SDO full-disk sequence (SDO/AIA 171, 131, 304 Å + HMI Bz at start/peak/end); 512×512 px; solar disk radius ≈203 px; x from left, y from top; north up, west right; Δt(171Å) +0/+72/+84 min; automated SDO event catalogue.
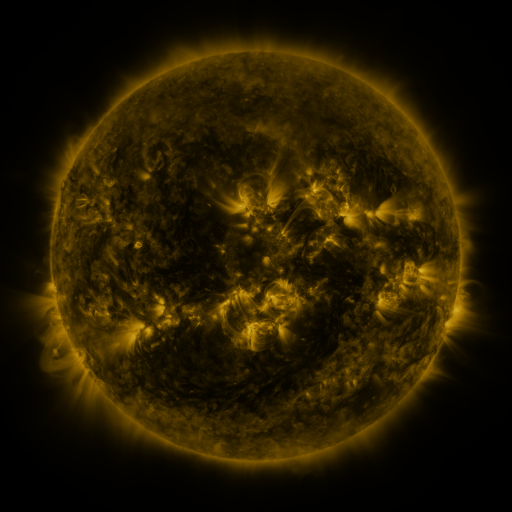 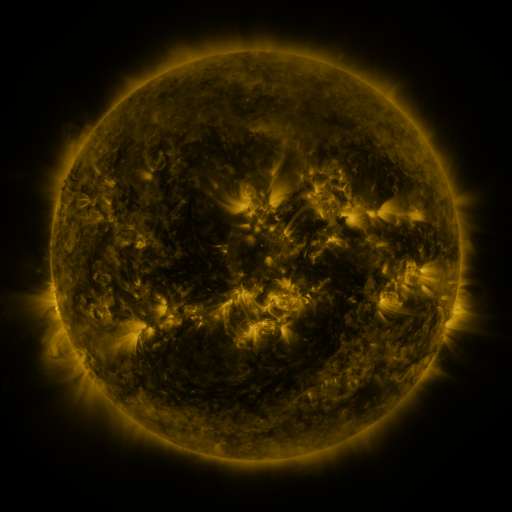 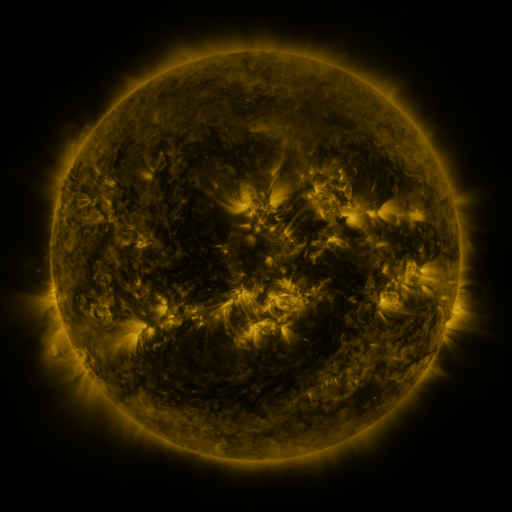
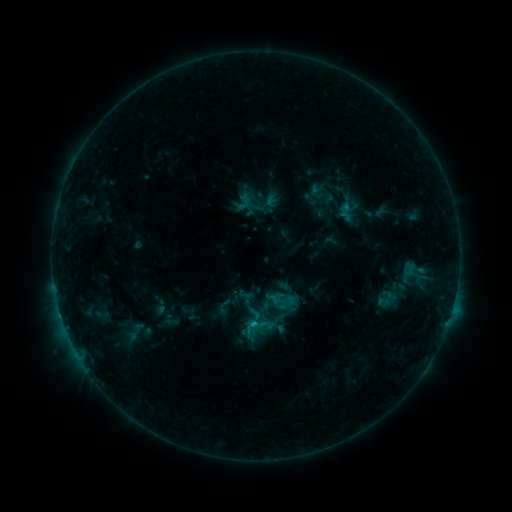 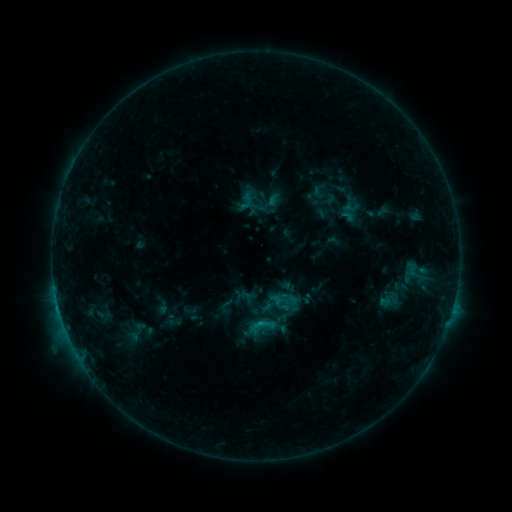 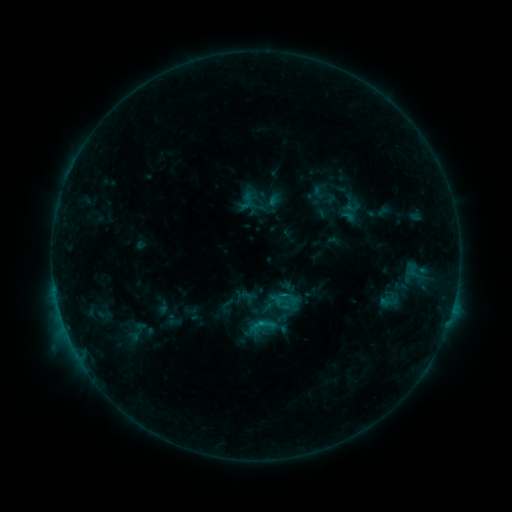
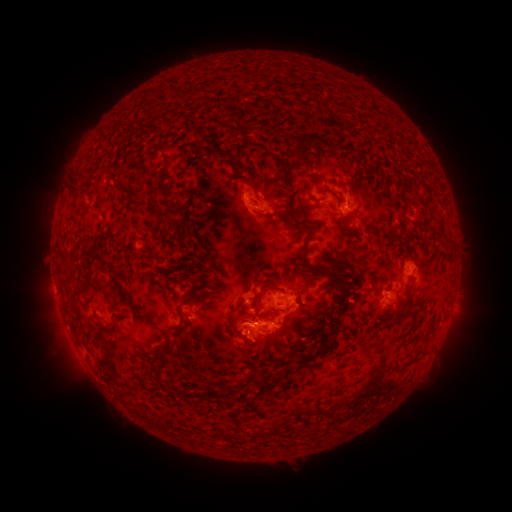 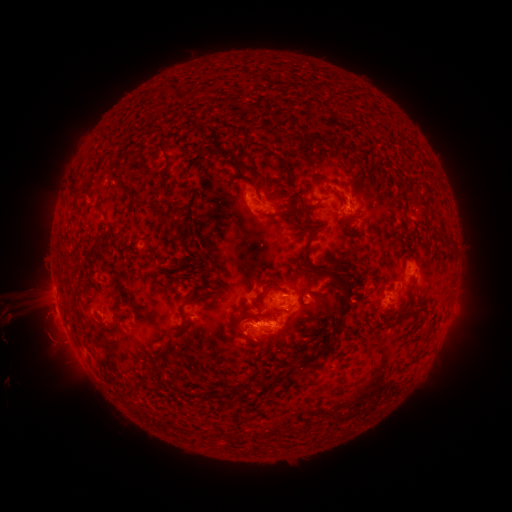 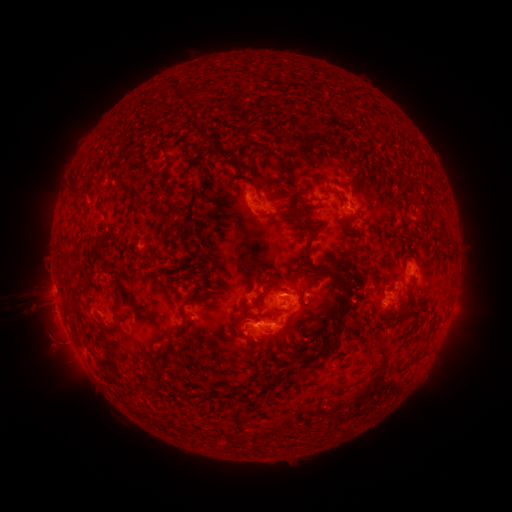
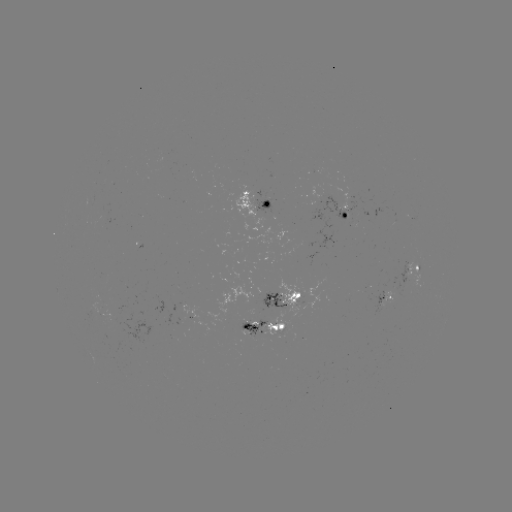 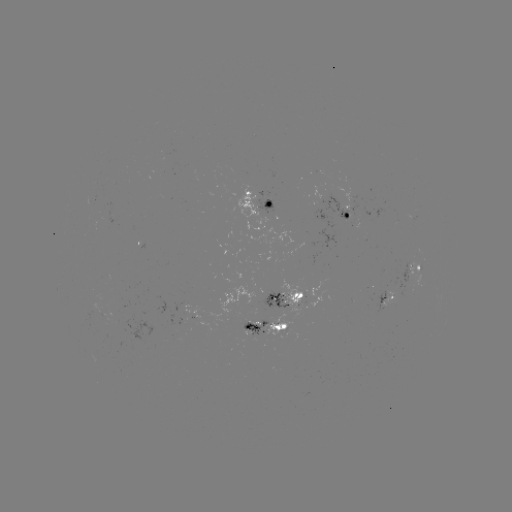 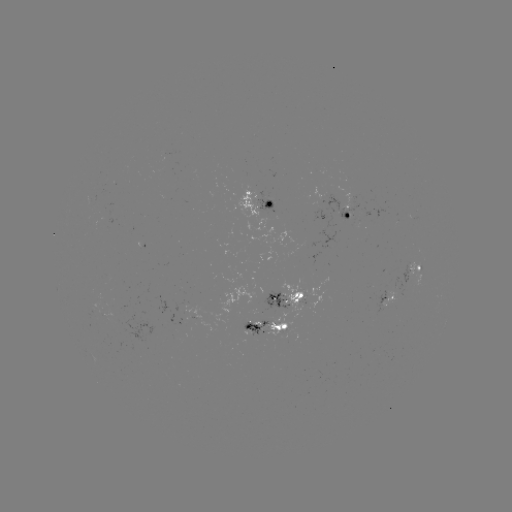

* * *

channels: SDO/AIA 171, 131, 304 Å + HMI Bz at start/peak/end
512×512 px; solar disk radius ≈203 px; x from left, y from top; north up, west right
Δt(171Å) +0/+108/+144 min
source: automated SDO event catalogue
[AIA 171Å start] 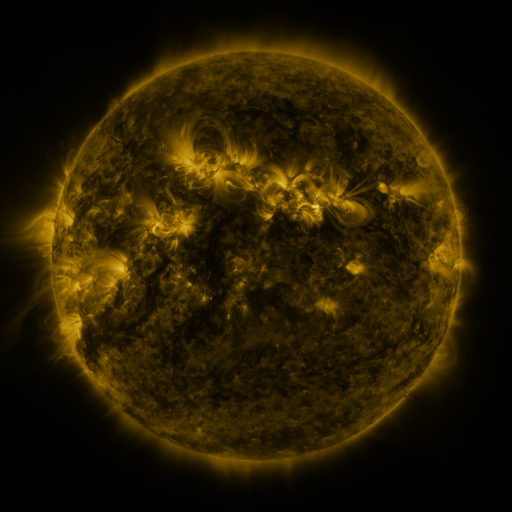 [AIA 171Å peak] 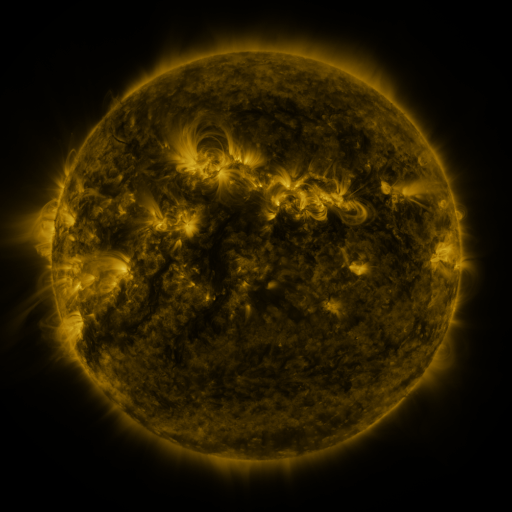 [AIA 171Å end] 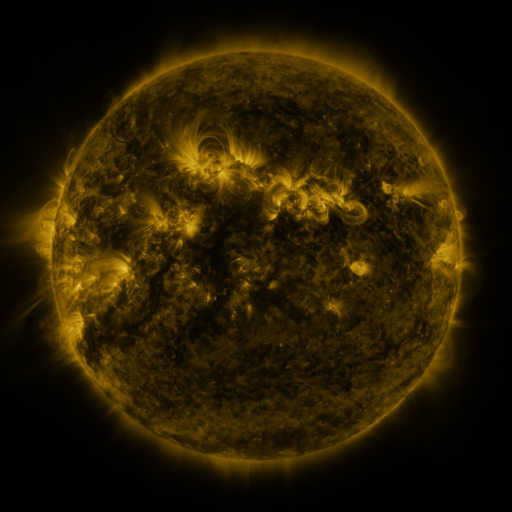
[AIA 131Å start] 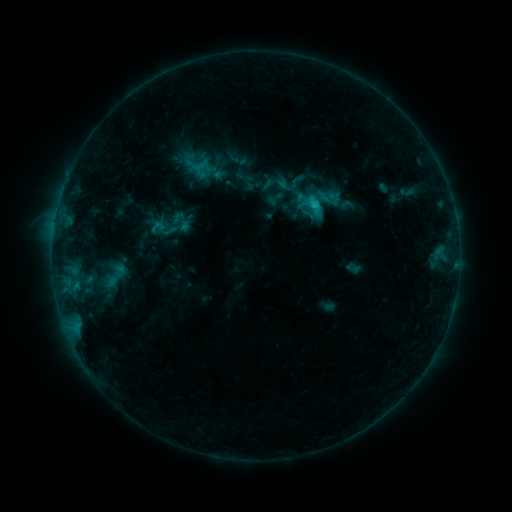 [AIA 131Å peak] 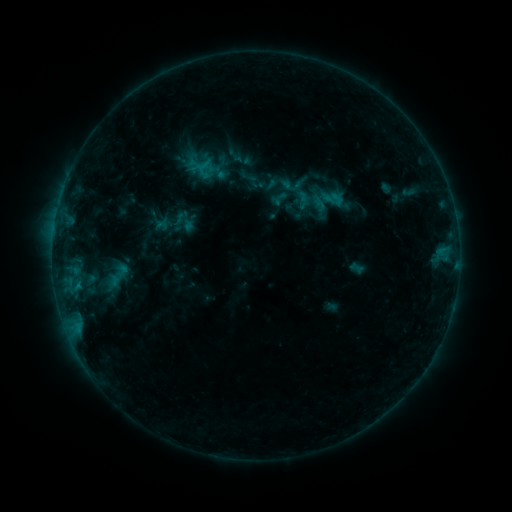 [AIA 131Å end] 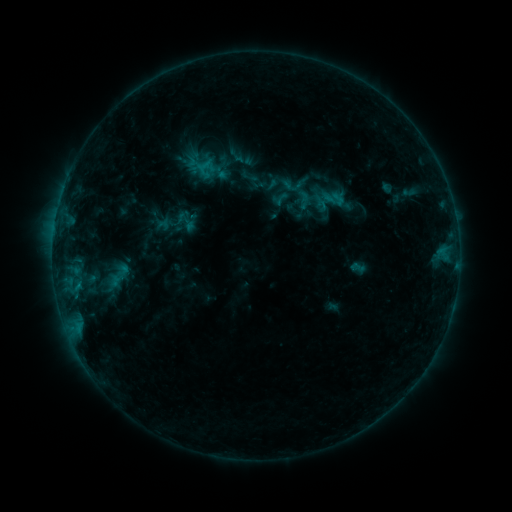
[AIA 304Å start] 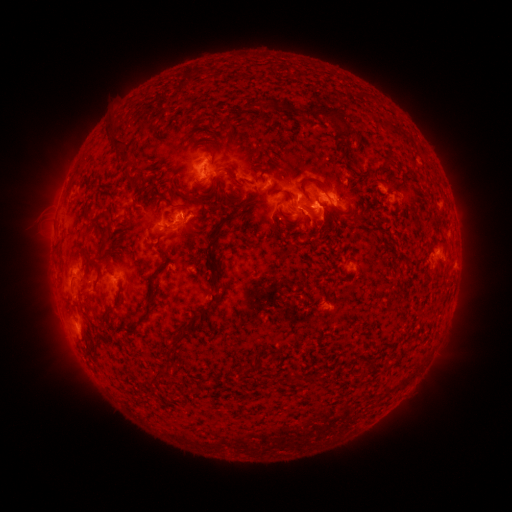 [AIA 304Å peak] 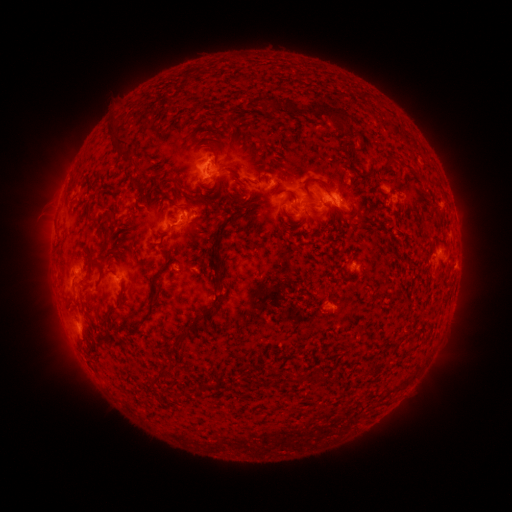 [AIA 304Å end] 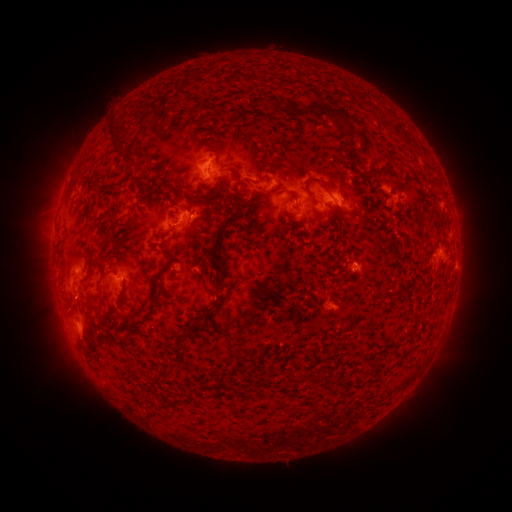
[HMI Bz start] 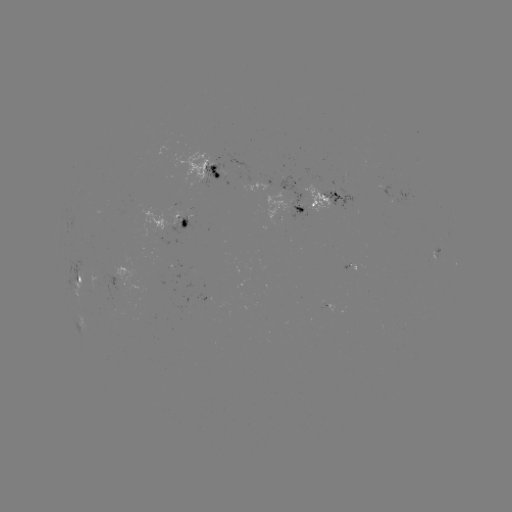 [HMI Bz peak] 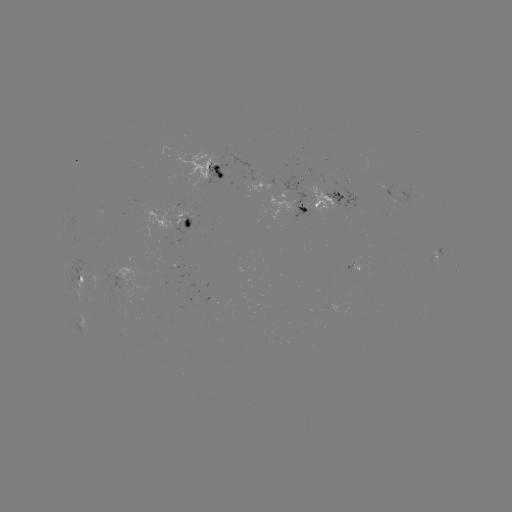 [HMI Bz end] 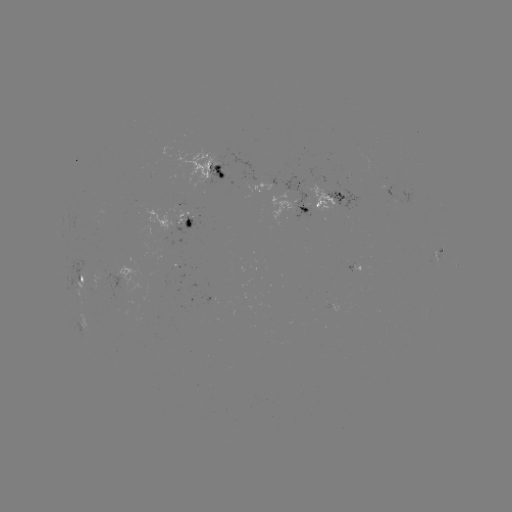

**Work required**
Gather every line above that contains the word "disk", and copy each one in full.

**Task output**
SDO full-disk sequence (SDO/AIA 171, 131, 304 Å + HMI Bz at start/peak/end); 512×512 px; solar disk radius ≈203 px; x from left, y from top; north up, west right; Δt(171Å) +0/+72/+84 min; automated SDO event catalogue.
512×512 px; solar disk radius ≈203 px; x from left, y from top; north up, west right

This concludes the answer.